• **Exercise**:
Quote the pirate bridge article word for word, starting at "How Aleister Crowley, the" and ending at "With Tiresome Partners.".
— start Quoted passage —
THE WASHINGTON POST

Washington, D.C., U.S.A.

11 March 1917

(page 47)

 

Here’s the Man Who Invented “Pirate” Bridge

 

How Aleister Crowley, the Poet, Devised the

Method by Which Players May Demonstrate

Individual Skill  and Judgment and Avoid

Being Tied Up With Tiresome Partners.

 

Aleister Crowley.

From a Drawing by Augustus John.

 

And now it’s pirate bridge!

    

Auction bridge has had to retire modestly into the background while society has adopted the new game with its thrills and fascinating combinations of opportunities for ability and luck.

     

Pirate bridge is the fad, and something more than a fad, for it’s here to stay. Try it yourself and you’ll say the same thing.

     

The strangest part of this card table revolution is that a poet is responsible for it all. Now and then society captures a poet, but this time the poet has captured society. Also, he is a good poet, so far as his verses go, although his invention of pirate bridge may be cited against him in the final summing up of good and bad—and again it may be set down to his credit

 

Aleister Crowley Responsible.

 

The poet is Mr. Aleister Crowley, an English writer, who is at present in this country. The idea of the game came to him while he was playing triple dummy to while away a rainy week in New Hampshire during the autumn of 1916. The central idea was that instead of cutting for partners and keeping them for an entire rubber, the partners might be changes before every hand.

     

Going to New York, Mr. Crowley showed the game to friends, who at once recognized its possibilities. Several tried it, and the result was that the idea was quickly laid before the American authority on cards, Mr. R. F. Foster. Under his hands the game was rounded out, revised and cast into shape, penalties for irregularities provided and rules drawn up. This took three weeks. Then, in a series of informal talks, the game was brought to the attention of several of the leading card clubs of New York. No further introduction needed.

 

Some of the Advantages.

 

Of the advantages of pirate bridge Mr. Crowley himself has written epigrammatically.

     

“You can,” he says, “if you are clever, avoid tying yourself up with a tedious poetic, alcoholic or idiotic partner.” This is the first of the seven advantages he cites. The others are “The hands, which work best together—in any suit—tend to come together.

     

“Fewer final bids are set back, thus shortening the duration and tediousness of every rubber.

 

Each Plays for Himself.
— end Quoted passage —
— start Information shown —
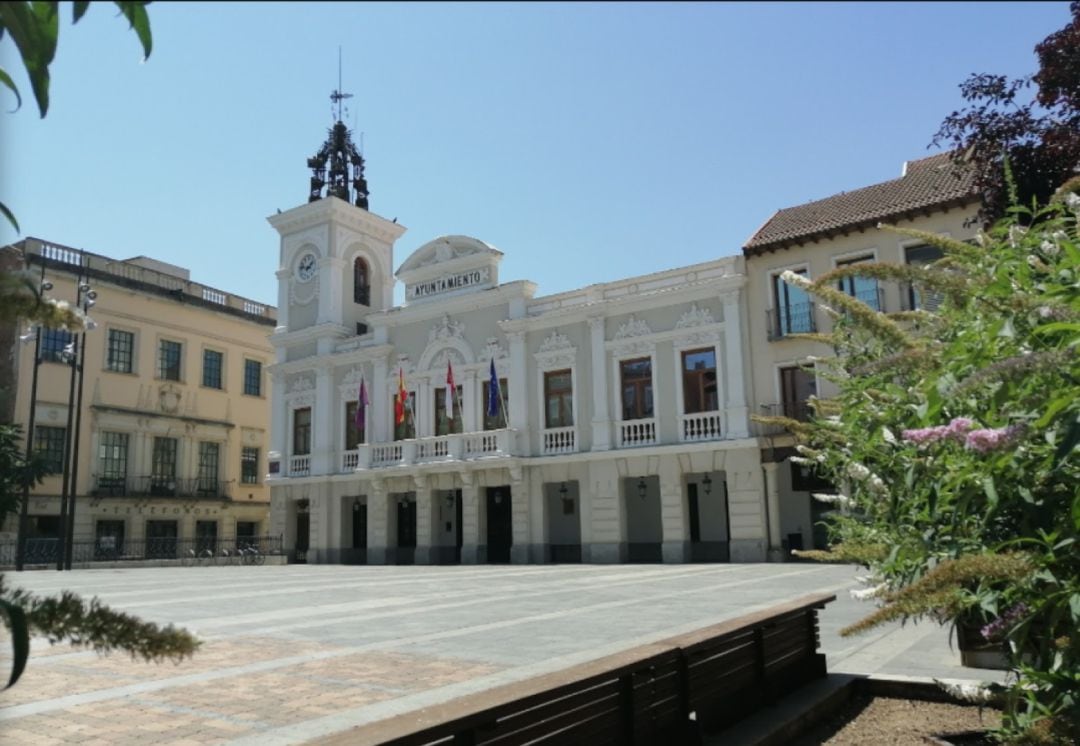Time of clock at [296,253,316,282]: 1:46
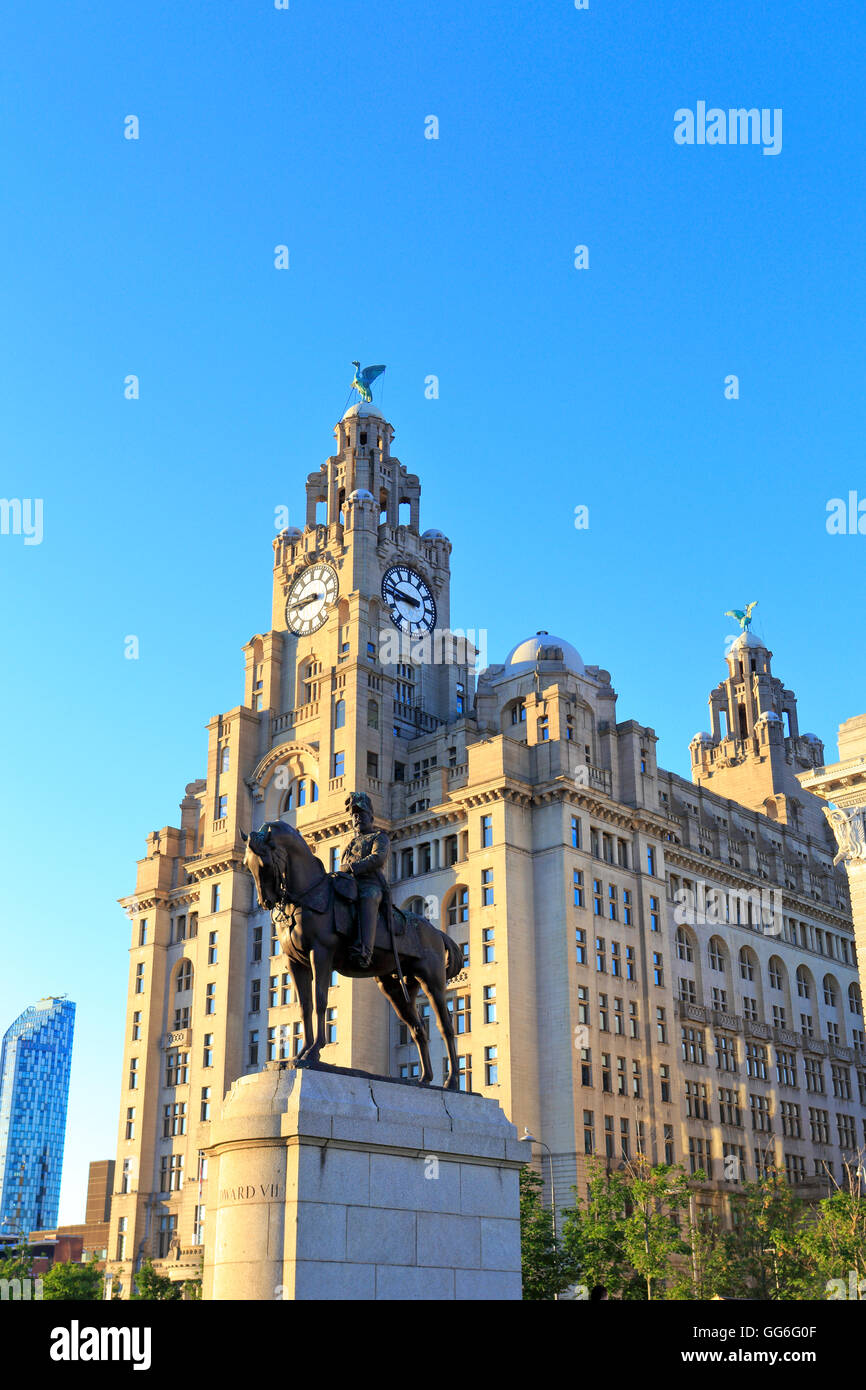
— end Information shown —
• **Complete output**:
How Aleister Crowley, the Poet, Devised the

Method by Which Players May Demonstrate

Individual Skill  and Judgment and Avoid

Being Tied Up With Tiresome Partners.